Academic Lectures: What can we learn from primary care systems across the nations?
Many countries are struggling to provide “health for all.” Universal access to health care is available to few; most global citizens do not have access to primary health care, or any type of health care. The World Health Organization has been promoting universal primary health care models for decades. Nevertheless, some countries have achieved universal health care, even though many now struggle to maintain it. Other nations, such as the United States, have a health care system based on free market principles and are now cautiously moving towards a more universal model of primary health care. Conversely, some European countries, mainly the Netherlands, have moved to a more free market–driven delivery model.
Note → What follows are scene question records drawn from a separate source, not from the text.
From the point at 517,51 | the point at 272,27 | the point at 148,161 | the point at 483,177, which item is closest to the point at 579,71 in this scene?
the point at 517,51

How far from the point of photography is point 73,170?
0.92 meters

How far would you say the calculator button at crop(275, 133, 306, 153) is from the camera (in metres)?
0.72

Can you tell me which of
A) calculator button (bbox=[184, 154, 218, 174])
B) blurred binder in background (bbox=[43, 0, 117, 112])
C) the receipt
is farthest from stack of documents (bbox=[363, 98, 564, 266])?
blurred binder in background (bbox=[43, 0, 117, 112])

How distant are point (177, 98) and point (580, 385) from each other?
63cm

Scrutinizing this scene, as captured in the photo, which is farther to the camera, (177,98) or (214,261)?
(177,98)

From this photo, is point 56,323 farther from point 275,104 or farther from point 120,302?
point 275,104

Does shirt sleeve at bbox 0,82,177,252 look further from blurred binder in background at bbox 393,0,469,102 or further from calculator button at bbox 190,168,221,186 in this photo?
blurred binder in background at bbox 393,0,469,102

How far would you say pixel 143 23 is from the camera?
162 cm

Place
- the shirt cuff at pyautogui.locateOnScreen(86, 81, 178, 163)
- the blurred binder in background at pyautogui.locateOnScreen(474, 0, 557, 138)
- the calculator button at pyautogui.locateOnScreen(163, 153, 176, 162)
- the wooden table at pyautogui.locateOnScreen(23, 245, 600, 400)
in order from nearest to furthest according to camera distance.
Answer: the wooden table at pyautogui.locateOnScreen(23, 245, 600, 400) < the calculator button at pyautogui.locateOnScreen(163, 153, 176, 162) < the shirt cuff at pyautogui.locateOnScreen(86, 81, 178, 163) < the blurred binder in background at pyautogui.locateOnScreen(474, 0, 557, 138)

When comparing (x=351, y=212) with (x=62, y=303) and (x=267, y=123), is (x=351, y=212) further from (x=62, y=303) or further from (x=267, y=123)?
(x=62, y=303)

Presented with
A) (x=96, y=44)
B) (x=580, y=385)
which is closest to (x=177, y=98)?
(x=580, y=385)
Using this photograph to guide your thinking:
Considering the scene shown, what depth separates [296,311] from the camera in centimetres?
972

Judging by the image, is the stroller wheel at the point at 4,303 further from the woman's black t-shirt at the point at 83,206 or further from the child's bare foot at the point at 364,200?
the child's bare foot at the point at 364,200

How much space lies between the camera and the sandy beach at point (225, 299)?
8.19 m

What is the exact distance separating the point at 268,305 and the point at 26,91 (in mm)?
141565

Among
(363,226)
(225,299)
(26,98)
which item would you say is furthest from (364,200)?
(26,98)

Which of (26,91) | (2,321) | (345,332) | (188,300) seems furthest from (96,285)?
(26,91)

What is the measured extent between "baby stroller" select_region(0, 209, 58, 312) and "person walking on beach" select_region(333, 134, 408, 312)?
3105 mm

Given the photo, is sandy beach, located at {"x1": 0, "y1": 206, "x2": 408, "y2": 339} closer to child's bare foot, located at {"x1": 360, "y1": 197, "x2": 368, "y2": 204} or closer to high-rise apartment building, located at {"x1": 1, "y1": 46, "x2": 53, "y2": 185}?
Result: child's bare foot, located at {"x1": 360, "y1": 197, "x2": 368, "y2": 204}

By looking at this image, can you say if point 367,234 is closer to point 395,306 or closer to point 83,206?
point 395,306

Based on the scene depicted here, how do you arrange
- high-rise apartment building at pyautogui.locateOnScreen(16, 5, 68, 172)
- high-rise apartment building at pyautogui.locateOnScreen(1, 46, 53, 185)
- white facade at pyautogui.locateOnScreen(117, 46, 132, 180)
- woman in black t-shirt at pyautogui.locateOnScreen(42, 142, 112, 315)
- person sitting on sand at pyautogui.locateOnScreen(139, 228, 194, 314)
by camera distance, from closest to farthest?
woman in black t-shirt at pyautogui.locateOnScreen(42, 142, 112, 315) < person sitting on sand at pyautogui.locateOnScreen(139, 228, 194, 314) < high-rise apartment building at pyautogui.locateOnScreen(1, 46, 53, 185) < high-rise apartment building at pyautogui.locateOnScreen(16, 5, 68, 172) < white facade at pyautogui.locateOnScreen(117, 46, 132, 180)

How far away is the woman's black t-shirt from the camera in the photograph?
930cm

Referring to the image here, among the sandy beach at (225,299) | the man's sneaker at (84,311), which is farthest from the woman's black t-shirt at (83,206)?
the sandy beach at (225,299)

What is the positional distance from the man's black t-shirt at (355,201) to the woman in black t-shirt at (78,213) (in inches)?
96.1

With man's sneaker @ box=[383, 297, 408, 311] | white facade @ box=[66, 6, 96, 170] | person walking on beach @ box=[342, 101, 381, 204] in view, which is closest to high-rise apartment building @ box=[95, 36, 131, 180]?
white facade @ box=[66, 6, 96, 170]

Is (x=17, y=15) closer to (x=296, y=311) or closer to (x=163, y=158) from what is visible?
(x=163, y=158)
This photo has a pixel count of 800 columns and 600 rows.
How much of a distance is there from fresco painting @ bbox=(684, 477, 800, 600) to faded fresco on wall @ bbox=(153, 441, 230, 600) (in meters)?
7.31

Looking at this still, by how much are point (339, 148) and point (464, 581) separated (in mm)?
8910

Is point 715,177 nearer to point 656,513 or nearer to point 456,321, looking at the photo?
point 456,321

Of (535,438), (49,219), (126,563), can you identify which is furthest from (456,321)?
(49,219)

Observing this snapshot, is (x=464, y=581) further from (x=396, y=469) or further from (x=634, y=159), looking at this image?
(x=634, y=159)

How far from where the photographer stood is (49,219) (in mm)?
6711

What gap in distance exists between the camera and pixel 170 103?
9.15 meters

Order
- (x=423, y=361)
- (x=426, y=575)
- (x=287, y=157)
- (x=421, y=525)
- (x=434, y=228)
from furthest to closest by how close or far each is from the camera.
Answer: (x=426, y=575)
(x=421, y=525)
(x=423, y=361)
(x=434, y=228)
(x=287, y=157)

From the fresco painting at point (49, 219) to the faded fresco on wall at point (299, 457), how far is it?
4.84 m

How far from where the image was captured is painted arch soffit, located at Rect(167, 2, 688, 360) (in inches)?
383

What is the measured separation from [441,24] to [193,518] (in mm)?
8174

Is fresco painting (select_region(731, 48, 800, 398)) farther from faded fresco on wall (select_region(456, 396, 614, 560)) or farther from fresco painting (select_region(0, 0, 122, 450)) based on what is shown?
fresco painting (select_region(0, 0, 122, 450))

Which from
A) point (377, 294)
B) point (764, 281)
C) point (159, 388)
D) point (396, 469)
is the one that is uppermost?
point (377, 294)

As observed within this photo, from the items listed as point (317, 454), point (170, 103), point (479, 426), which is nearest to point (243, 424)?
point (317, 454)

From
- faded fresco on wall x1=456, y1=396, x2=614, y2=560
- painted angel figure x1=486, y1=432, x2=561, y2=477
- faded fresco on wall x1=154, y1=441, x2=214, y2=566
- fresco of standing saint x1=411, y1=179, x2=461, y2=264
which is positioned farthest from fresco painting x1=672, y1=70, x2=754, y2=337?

14:10: Primary care: a comparison across five nations (New Zeeland, Canada, the Netherlands, Australia, UK) - Lecture by Wienke Boerma (Senior Researcher, Nivel Instituut, Nederland).The delivery of primary care in each of these countries varies greatly. The systems range from private health insurance to governments paying the majority of primary care’s cost. Obviously, there is no one-size-fits-all formula for the delivery of primary care. Different countries, based on historical and current political climates, have developed country-specific systems. Nevertheless, the described nations have two issues in common: (i) the provision of universal primary care and (ii) the sustainability of their health care systems. Perhaps countries can learn from each other to ensure universal primary care’s sustainability?
14:50: The Potential of General Practice in deprived areas - Lecture by Graham Watt (Emeritus Professor, General Practice and Primary Care, university of Glasgow, UK). He has a long term research interest in health and disease in families which he began at Glyncorrwg and has pursued via the Ladywell Blood Pressure Study in Edinburgh and the MIDSPAN Family Study in the west of Scotland. He also has interests in inequalities in health and health care and in supporting the next generation of academic general practitioners and primary care researchers. He coordinated and led the Deep End Project from 2009-2016, based on the 100 most deprived general practice populations in Scotland, and remains an active member of the steering group and advocate for the exceptional potential of general practice, especially in deprived areas.